The program has tackled high-profile cases including investigations into palm oil labeling that led to industry-wide changes, exposures of online exploitation platforms, and coverage of major criminal cases. Serra has stated that the program's motto is "the victim is the center of the story," differentiating their approach from sensationalist true crime formats.

===Other activities===
Since 2009, Serra has participated as a regular contributor to the radio program El Món a RAC1 on RAC1. She also writes columns for the newspaper La Vanguardia. In 2024, she participated in the television competition Mask Singer: adivina quién canta on Antena 3, performing under the mask "Piña" (Pineapple).
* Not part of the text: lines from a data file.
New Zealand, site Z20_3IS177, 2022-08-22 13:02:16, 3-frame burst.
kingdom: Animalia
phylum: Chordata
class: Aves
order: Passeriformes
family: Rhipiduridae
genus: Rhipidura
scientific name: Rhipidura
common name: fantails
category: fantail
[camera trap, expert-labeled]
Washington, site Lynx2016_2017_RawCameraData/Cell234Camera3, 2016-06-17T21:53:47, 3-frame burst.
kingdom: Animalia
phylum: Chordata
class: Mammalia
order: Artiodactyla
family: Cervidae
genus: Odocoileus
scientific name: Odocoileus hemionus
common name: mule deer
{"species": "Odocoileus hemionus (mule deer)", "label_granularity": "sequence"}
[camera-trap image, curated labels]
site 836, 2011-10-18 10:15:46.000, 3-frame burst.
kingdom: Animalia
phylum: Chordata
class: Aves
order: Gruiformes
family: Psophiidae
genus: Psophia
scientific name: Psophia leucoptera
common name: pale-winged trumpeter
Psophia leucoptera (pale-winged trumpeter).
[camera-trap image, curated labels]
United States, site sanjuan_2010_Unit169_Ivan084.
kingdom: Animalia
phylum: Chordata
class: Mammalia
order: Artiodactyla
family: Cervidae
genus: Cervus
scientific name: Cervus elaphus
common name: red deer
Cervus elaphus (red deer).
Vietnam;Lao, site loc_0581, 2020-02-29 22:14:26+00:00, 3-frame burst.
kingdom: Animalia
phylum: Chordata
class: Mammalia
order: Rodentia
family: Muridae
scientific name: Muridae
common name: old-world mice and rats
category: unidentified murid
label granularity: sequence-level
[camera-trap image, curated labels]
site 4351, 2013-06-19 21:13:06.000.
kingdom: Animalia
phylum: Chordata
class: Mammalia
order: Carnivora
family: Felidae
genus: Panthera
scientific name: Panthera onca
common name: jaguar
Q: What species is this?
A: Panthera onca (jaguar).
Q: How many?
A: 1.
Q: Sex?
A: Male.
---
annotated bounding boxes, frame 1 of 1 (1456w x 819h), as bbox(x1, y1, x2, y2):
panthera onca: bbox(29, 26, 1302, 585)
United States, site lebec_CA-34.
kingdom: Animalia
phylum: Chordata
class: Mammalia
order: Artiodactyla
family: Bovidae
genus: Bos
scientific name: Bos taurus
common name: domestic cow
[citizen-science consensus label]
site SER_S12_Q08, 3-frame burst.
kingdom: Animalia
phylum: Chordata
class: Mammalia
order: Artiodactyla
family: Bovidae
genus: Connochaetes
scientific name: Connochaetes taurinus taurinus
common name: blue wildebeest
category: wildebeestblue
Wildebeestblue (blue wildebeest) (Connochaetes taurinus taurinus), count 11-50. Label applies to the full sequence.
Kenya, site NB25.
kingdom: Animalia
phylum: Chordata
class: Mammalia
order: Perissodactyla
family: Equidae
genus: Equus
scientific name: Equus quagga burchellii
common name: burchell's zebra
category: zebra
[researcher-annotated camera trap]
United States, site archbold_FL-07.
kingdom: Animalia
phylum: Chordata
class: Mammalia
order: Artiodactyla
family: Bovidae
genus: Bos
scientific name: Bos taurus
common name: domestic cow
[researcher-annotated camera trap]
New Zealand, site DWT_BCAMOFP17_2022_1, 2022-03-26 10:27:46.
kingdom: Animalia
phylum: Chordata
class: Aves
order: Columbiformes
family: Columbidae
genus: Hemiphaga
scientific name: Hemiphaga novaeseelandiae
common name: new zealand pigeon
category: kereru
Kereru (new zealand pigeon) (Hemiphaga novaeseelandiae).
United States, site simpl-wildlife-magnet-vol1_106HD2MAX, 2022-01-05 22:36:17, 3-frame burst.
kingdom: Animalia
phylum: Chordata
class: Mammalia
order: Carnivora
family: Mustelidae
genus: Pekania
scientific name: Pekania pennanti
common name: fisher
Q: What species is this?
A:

In October 2024, coinciding with the 500th episode milestone of Equipo de investigación, Serra launched a podcast on Onda Cero, expanding her media presence across multiple platforms.

==Personal life==
Serra has been in a relationship with Nacho, an Argentine decorator who is 20 years her junior, since the 2010s. The couple maintains a private lifestyle in Barcelona. In September 2014, at the age of 50, Serra gave birth to twin daughters. She has spoken about how motherhood has made her "more fierce" and "more of a fighter," particularly regarding the world she wants to leave for future generations.

Serra has been open about experiencing anxiety in her early career, specifically at age 28, which she credits with helping her develop better coping mechanisms for the rest of her life. She has also discussed her significant weight loss journey, during which she lost 20 kilograms over 18 months with the help of nutritionist Montse Folch, going from size 46 to size 38.

==Awards and recognition==
In 2024, Serra and Equipo de investigación received the Antena de Oro award from the Federation of Radio and Television Associations of Spain (FARTVE), recognizing their outstanding contribution to investigative journalism. The award was presented at the 51st edition of the ceremony held at the Casino de Aranjuez in November 2024.